WORK ITEM: The line containing "genus: Loxodonta" marks the start, and the last line of the records below marks the end. Print that run exactly and nothing else.

ENTRIES SHOWN:

+++

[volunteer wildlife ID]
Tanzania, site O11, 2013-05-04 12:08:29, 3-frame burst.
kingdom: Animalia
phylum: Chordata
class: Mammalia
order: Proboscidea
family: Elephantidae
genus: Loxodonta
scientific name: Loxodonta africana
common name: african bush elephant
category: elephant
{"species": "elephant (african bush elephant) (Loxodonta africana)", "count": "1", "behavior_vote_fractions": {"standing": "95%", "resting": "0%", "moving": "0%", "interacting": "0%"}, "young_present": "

+++

WRITTEN RESPONSE:
genus: Loxodonta
scientific name: Loxodonta africana
common name: african bush elephant
category: elephant
{"species": "elephant (african bush elephant) (Loxodonta africana)", "count": "1", "behavior_vote_fractions": {"standing": "95%", "resting": "0%", "moving": "0%", "interacting": "0%"}, "young_present": "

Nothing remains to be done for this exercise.